INSIGNIAS DESTACADAS:
El estandarte: Bordado sobre terciopelo negro en oro y seda con
orfebrería plateada en los talleres de D. Ignacio Escobar
de Sevilla, sobre un diseño de D. José Tévar
García. Óleo central de D. José Romero Benítez,
año 1985.
Cruz guía: Confeccionada en madera de caoba tallada y dorada
en oro fino, con incrustaciones de cristal. Diseño de D.

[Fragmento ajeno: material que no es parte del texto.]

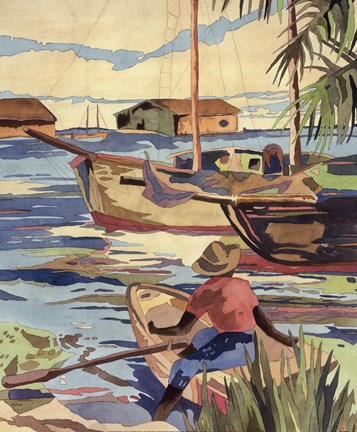 Framed Isle II Print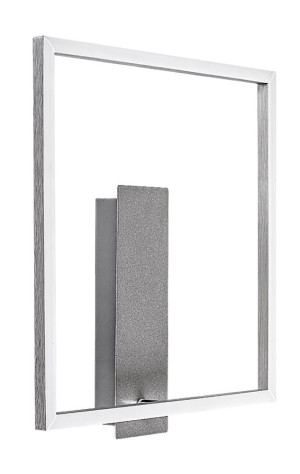 Tumnus aluminium szczotkowane LED 14W 4000K Kinkiet ścienny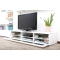 Ensemble mural TV design blanc laqu&eacute; TELIS by SYMBIOSIS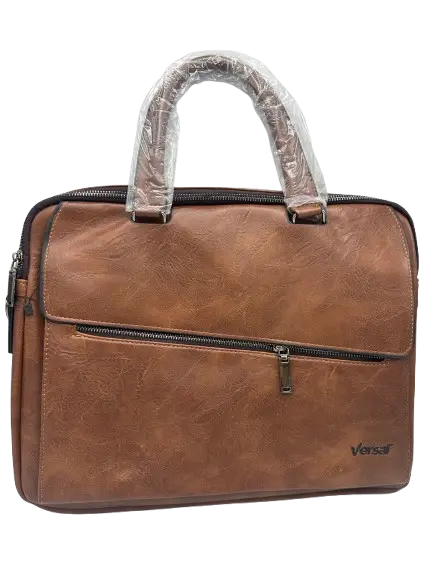 Cartable Lux Versal 1612 En Cuir Marron Foncée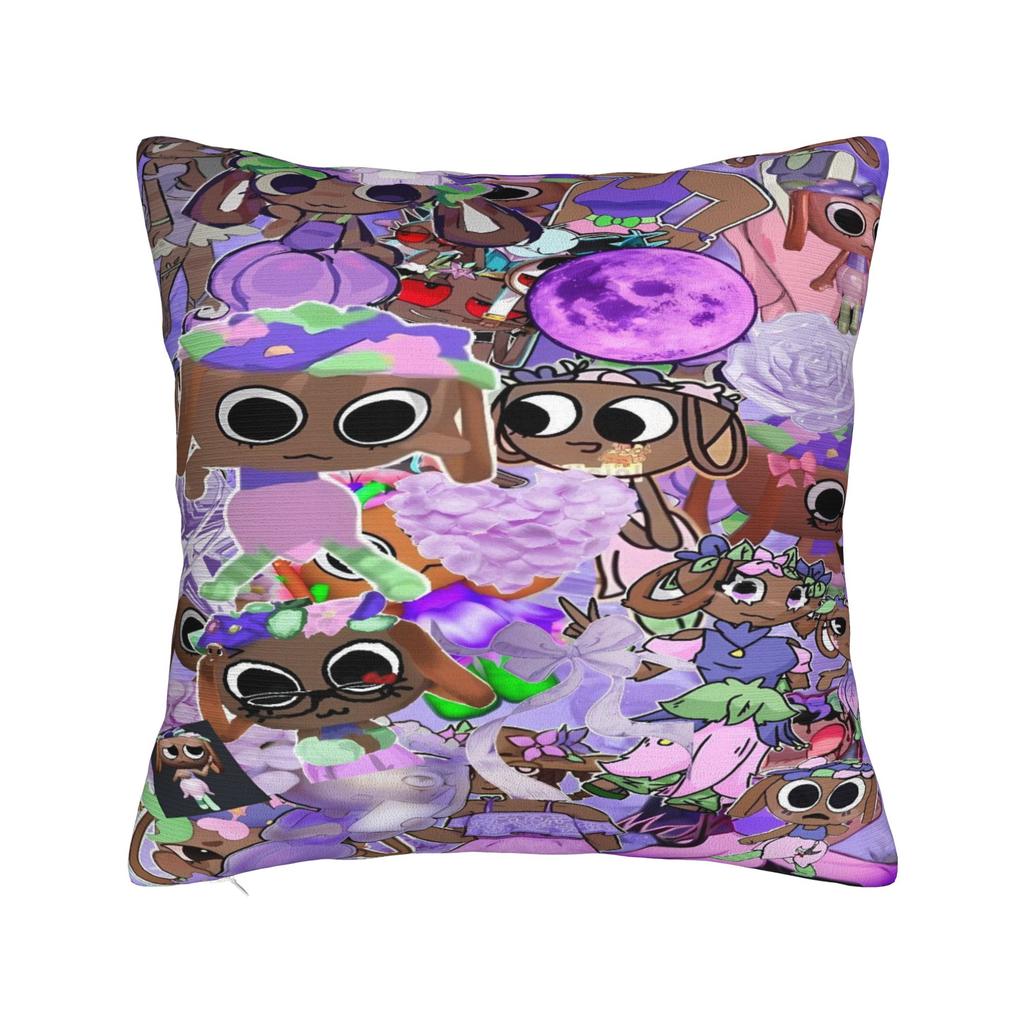 Dandys Värld Spel Tecknad Kuddfodral Mjuk Kuddefodral Mode Kuddfodral För Soffa Sovrum Heminredning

José Tévar García, realizada en los talleres
Antonio Vega de Sevilla, en 1972.
ICONOGRAFÍA:
Representa el momento en que Jesús Nazareno va camino del
Calvario. La talla es de Pinazo, año1943. Es una escueta
figura de candelero, cuya talla se limita al rostro, manos y ambos
pies. Carga sobre sus hombros una gran cruz que sujeta con ambas
manos, valiosa pieza de orfebrería con incrustaciones de
concha.
AUTOR:
Ignacio Pinazo Martínez, nace en Valencia el 30 de Abril
de 1883. Estudia en Madrid en la Escuela de Bellas Artes de San
Fernando y es discípulo de Mariano Benlliure.
TRONO:
Según diseño de D. José Tévar García,
está realizado en madera tallada por D. Manuel Guzmán
Bejarano, entre los años 1984 y 1988. Las esculturas de
los ángeles se deben a D. José Romero Benítez
de 1989 y la orfebrería a Orfebrería Andaluza, de
1991. Los faldones están bordados en terciopelo negro con
sedas y oro, con pasajes del Antiguo y Nuevo Testamento. Fue bordado
en los talleres de D. José Romero Benítez en 1989.